▶ _TEXTO_:
------------------------------------------------------------------------
Perguntou um representante dos moradores, visivelmente vencido.
Quase gritei “gol”.
O secretário pediu alguns minutos. Acho que ele também foi se reclamar para o Altíssimo.
Era o suspiro de que precisava para abrir as portas do cemitério.
Liguei para o Dr. Valdo, diretor do IML. Expliquei o difícil caso do irmão de dona Maria. Minha expectativa era a de que o IML colocasse o corpo numa câmara frigorífica enquanto pedia o alvará no plantão judicial.
- Doutor, o senhor me disse que o corpo está na casa da irmã?
- Sim, Dr. Valdo.
- Então já foi identificado pelo IML e a família já tem a declaração de óbito. Basta ir ao cartório.
Dr. Valdo, um distinto profissional, é muito culto. Formado em direito e medicina. Há quem cometa essa insanidade. Seguramente, ela sabia o que dizia. Mas eu não podia errar. Dona Maria já havia sofrido muito.
Liguei para o cartório.
- É possível, sim, doutor.
- Mesmo sem a certidão de nascimento?
- Sim.
- Dra. Joaquina, perdoe-me a insistência, mas preciso de uma certeza sua de que não dará errado.
- Eu mesma irei atendê-la, doutor.
Vi que o deputado já estava fazendo as pazes com os moradores.
Dona Maria teria enfim uma “boa” notícia.
- Dona Maria leve o documento amarelo.
- Deixei na Defensoria, doutor. Como o senhor havia dito. Que via crucis, a dessa senhora, pensei.
Minha única estagiária só trabalhava pela manhã. O Núcleo estava fechado e o diacho do documento amarelo ali enterrado.
- Marília, por favor, pegue um táxi e se encontre com D. Maria na Defensoria para devolver a declaração de óbito.
------------------------------------------------------------------------
▶ _O QUE SE PEDE_: Transcreva fielmente o trecho do texto que começa nas palavras "- É possível, sim, doutor." e vai até as palavras "o documento amarelo.", inclusive. Os registros que vêm a seguir são um material à parte, sem relação com o texto.

[Registros de uma fonte de dados]
------------------------------------------------------------------------
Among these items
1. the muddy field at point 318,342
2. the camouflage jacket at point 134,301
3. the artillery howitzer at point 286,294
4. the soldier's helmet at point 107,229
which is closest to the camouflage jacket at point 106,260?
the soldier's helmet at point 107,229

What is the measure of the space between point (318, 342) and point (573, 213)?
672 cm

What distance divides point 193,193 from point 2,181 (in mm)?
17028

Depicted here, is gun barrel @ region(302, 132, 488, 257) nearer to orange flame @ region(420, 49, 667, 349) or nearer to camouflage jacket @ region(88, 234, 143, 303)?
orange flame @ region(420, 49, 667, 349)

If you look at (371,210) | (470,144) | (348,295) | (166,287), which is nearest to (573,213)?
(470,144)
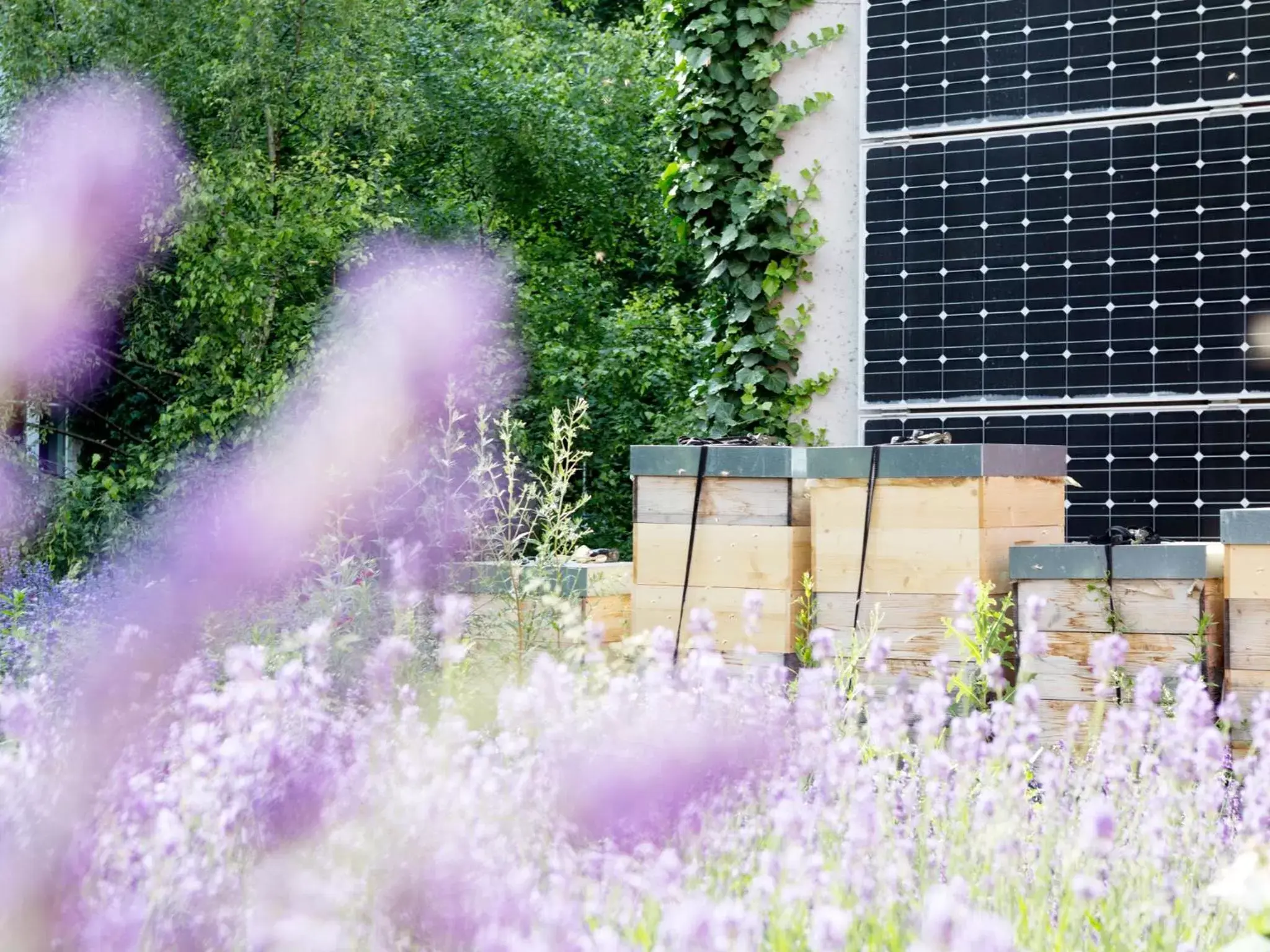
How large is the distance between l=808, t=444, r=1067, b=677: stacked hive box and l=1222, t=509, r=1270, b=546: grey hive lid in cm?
82

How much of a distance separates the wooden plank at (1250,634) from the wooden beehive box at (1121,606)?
0.36 ft

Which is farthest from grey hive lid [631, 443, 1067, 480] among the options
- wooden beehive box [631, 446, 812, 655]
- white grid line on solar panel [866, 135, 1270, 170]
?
white grid line on solar panel [866, 135, 1270, 170]

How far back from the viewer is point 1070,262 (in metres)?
7.21

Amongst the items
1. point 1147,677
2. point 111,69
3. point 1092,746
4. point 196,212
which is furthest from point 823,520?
point 111,69

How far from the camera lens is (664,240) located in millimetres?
17594

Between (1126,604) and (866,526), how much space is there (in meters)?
0.94

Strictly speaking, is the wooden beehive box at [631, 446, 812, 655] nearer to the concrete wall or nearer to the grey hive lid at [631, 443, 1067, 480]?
the grey hive lid at [631, 443, 1067, 480]

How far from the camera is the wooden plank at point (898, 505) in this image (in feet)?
17.4

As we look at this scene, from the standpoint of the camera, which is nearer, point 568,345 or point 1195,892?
point 1195,892

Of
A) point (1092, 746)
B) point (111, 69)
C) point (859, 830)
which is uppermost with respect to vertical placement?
point (111, 69)

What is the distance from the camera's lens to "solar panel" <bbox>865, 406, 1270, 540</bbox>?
22.4ft

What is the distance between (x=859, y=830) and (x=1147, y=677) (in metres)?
1.10

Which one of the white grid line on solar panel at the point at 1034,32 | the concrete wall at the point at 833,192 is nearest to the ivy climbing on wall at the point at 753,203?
the concrete wall at the point at 833,192

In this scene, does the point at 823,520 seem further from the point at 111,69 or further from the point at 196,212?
the point at 111,69
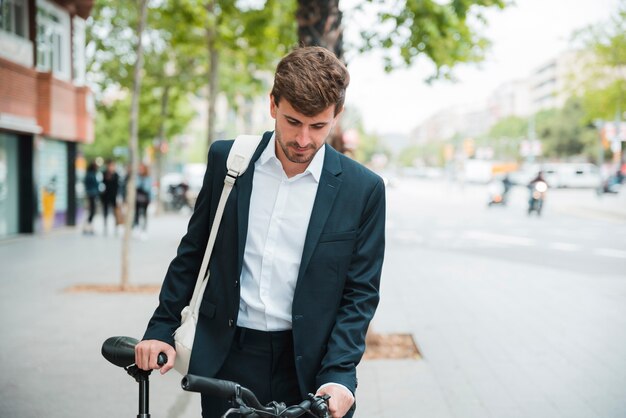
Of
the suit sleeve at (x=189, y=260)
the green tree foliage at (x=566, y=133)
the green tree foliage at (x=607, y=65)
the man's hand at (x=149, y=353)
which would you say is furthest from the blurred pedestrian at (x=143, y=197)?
the green tree foliage at (x=566, y=133)

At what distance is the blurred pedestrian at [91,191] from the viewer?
19.5m

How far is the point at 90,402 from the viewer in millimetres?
4930

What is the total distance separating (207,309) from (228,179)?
0.44 meters

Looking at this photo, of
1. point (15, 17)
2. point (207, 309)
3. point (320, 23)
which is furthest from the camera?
point (15, 17)

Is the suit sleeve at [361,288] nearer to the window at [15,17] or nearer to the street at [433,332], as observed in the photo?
the street at [433,332]

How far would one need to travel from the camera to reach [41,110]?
749 inches

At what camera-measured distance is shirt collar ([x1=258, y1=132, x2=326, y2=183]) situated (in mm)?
2266

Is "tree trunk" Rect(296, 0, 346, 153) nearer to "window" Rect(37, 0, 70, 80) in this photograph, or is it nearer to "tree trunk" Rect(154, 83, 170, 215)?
"window" Rect(37, 0, 70, 80)

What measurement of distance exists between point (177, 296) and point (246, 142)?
57 centimetres


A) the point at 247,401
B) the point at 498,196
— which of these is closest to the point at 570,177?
the point at 498,196

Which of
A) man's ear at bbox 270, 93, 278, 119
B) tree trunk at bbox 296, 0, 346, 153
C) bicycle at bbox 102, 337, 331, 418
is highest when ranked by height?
tree trunk at bbox 296, 0, 346, 153

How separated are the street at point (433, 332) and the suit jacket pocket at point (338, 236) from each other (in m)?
2.90

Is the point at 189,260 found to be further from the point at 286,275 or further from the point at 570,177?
the point at 570,177

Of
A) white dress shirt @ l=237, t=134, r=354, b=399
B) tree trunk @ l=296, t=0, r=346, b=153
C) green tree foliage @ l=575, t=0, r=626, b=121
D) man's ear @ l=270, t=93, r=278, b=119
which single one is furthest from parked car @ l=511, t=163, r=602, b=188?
man's ear @ l=270, t=93, r=278, b=119
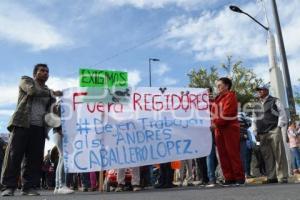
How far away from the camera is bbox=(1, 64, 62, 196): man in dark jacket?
6.12 meters

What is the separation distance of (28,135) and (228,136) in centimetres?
286

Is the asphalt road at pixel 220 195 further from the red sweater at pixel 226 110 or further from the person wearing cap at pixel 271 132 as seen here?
the person wearing cap at pixel 271 132

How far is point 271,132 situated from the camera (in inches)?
313

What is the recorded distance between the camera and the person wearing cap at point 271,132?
7810 millimetres

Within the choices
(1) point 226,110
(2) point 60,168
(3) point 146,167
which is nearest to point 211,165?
(3) point 146,167

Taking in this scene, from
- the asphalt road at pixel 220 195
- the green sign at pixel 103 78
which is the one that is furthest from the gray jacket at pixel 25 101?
the green sign at pixel 103 78

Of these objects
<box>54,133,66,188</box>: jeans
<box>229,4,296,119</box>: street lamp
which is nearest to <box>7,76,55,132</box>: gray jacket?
<box>54,133,66,188</box>: jeans

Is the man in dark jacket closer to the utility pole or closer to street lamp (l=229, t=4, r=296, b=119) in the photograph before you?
street lamp (l=229, t=4, r=296, b=119)

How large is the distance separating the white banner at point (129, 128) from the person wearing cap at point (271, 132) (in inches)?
34.1

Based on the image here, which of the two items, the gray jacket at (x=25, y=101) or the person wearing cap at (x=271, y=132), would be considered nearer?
the gray jacket at (x=25, y=101)

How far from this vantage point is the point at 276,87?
10.8 metres

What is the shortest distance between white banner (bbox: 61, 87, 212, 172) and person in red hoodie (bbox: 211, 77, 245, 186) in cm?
67

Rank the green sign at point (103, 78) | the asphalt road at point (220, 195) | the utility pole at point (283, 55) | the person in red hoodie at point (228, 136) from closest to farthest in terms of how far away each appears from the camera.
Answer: the asphalt road at point (220, 195), the person in red hoodie at point (228, 136), the green sign at point (103, 78), the utility pole at point (283, 55)

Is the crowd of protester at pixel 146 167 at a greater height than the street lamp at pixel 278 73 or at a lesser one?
lesser
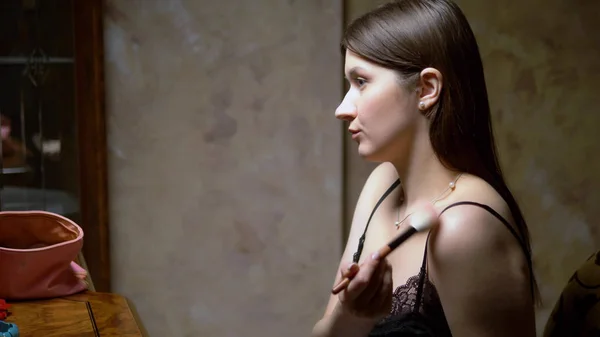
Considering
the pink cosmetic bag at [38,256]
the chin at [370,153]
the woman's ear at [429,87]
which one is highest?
the woman's ear at [429,87]

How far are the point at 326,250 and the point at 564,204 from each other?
30.6 inches

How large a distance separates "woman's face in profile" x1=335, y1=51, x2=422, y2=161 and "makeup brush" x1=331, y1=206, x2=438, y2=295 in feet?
0.47

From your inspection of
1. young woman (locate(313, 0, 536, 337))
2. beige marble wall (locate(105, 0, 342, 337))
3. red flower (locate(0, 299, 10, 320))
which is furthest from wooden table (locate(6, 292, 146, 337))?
Result: beige marble wall (locate(105, 0, 342, 337))

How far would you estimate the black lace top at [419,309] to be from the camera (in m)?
1.02

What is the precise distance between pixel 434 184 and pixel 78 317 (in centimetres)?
65

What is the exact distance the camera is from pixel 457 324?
3.20 feet

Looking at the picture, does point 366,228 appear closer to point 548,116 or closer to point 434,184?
point 434,184

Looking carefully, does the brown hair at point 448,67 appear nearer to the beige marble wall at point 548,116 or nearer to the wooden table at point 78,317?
the wooden table at point 78,317

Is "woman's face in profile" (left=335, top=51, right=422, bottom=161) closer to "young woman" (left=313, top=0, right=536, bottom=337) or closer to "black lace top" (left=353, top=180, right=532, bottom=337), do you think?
"young woman" (left=313, top=0, right=536, bottom=337)

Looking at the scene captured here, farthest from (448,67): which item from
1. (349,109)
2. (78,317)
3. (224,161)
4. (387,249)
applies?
(224,161)

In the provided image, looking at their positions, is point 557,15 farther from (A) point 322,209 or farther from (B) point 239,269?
(B) point 239,269

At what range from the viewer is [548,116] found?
218cm

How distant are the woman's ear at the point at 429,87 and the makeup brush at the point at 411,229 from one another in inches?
6.6

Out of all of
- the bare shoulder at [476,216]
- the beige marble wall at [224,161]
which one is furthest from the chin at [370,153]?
the beige marble wall at [224,161]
------------------------------------------------------------------------
▶ _EXERCÍCIO RESOLVIDO_:
- É possível, sim, doutor.
- Mesmo sem a certidão de nascimento?
- Sim.
- Dra. Joaquina, perdoe-me a insistência, mas preciso de uma certeza sua de que não dará errado.
- Eu mesma irei atendê-la, doutor.
Vi que o deputado já estava fazendo as pazes com os moradores.
Dona Maria teria enfim uma “boa” notícia.
- Dona Maria leve o documento amarelo.